Zu einer Kostenerstattung auf der Grundlage einer Geschäftsgebühr von über 150,00 EUR ist der Beklagte jedoch nicht verpflichtet. Eine weitere Anhebung der Geschäftsgebühr von 150,00 EUR auf 180,00 EUR im Rahmen billigen Ermessens ist nicht gerechtfertigt, nachdem die Erhöhung der Geschäftsgebühr auf 150,00 EUR bereits Ermessen berücksichtigt hat. Der Hauptantrag erweist sich deshalb als unbegründet. Auf die Erwägungen des SG im angefochtenen Gerichtsbescheid zu § 315 Abs. 2 BGB kommt es damit entscheidungserheblich nicht an.

Für eine weitergehende Erstattungspflicht des Beklagten ist keine Rechtsgrundlage ersichtlich. Nach den Regelungen des § 63 Abs. 1 Satz 1 und Abs. 2 SGB X sind durch den Beklagten lediglich die Kosten des Vorverfahrens nach den §§ 78 ff SGG zu erstatten (BSG, Urteil vom 12.12.1990 - 9a/9 RVs 13/89 in SozR 3-1300 § 63 Nr. 1). Eine Kostenerstattung für das dem Vorverfahren vorausgehenden Verwaltungsverfahren kommt nur dann in Betracht wenn und soweit spezielle Regelungen dies vorsehen. Dies gilt selbst dann, wenn einem Antrag des Betroffenen ganz oder teilweise entsprochen wird (BSGE 55, 92, 93). Eine derartige spezielle Regelung, wonach Kosten des Verwaltungsverfahrens zu erstatten wären, liegt hier nicht vor. Eine Erstattung der im Verwaltungsverfahren angefallenen Gebühr (nach Nr. 2400 VV-RVG) ist daher nicht möglich, und wird im Übrigen von der Klägerin auch nicht mehr geltend gemacht.

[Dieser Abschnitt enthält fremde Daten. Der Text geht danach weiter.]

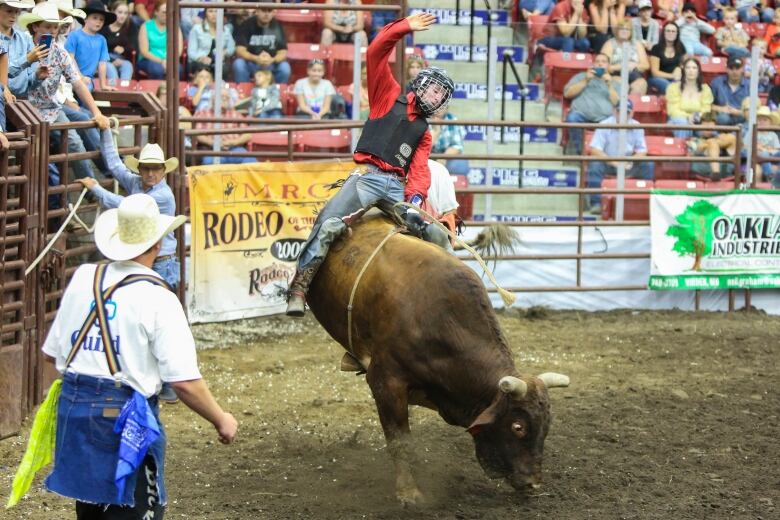 A cowboy wearing a helmet rides a bucking bull.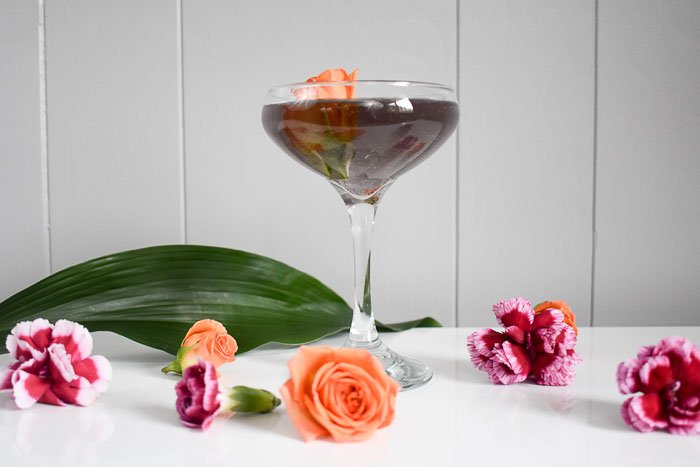 purple gin cocktail surrounded by edible flowers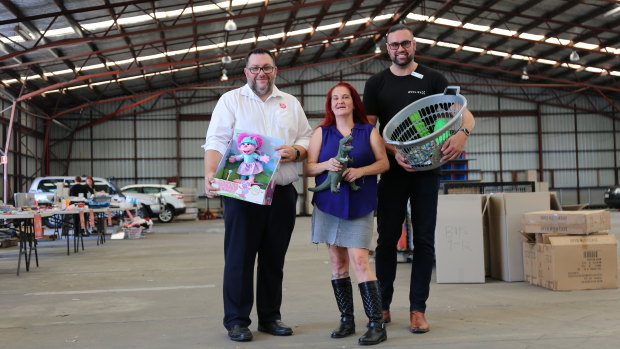 The Salvation Army Queensland's public relations secretary Simon Gregory, mother Fiona Craig and volunteer Robert Draper are calling on Queenslanders to donate to the Christmas appeal after a toy shortage this year.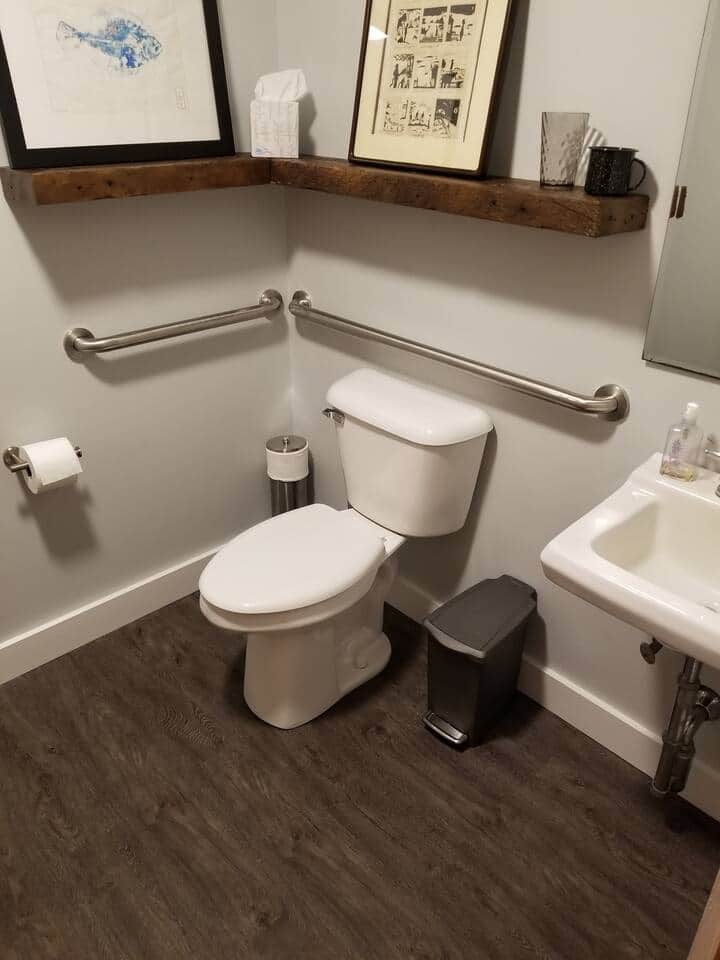 Bathroom is fully accessible and equipped with access railings.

Die Kostenentscheidung beruht auf § 193 SGG. Der Senat hat dabei berücksichtigt, dass im Widerspruchsverfahren die Kostennoten vom 26.07.2010 und ergänzend vom 10.05.2010 streitig waren, mithin ein Gebührenbetrag vom 460 EUR abzüglich 120 EUR (Schriftsatz des Klägerbevollmächtigten vom 26.07.2010). Danach beträgt die Quotelung im Vergleich zum Obsiegen (30 EUR) unter 1/10 zugunsten der Klägerin. Hinsichtlich der im Klageverfahren geltend gemachten Kosten (Klageschrift vom 09.08.2010 240 EUR abzüglich 120 EUR) beträgt die Quotelung 1/4 und im Berufungsverfahren 1/2.

Die Revision war nicht zuzulassen, weil die Voraussetzungen des § 160 Abs. 2 SGG nicht vorliegen. Ob der Ansicht des SG und den Beteiligten zuzustimmen ist, dass der Auslegung und Rechtsanwendung des § 315 Abs. 2 BGB grundsätzliche Bedeutung beizumessen sei, kann offen bleiben. Denn selbst wenn hinsichtlich des § 315 Abs. 2 BGB von einer grundsätzlich klärungsbedürftigen Rechtsfrage ausgegangen würde, besteht kein Anlass zur Zulassung der Revision. Zuzulassen ist die Revision nur, wenn eine klärungsbedürftige Rechtsfrage auch entscheidungserheblich ist (vgl. Leitherer in Meyer-Ladewig/Keller/Leitherer, SGG, 10. Auflage, § 144 Rn. 28 in Verbindung mit § 160 Rn. 9). Dies ist nach dem oben Ausgeführten nicht der Fall. Auch die Entscheidung des Senats wirft keine grundsätzlich klärungsbedürftige Rechtsfrage auf und betrifft zudem ausgelaufenes Recht, da u.a. Nr. 2401 VV-RVG mit Wirkung vom 01.01.2014 gestrichen wurde.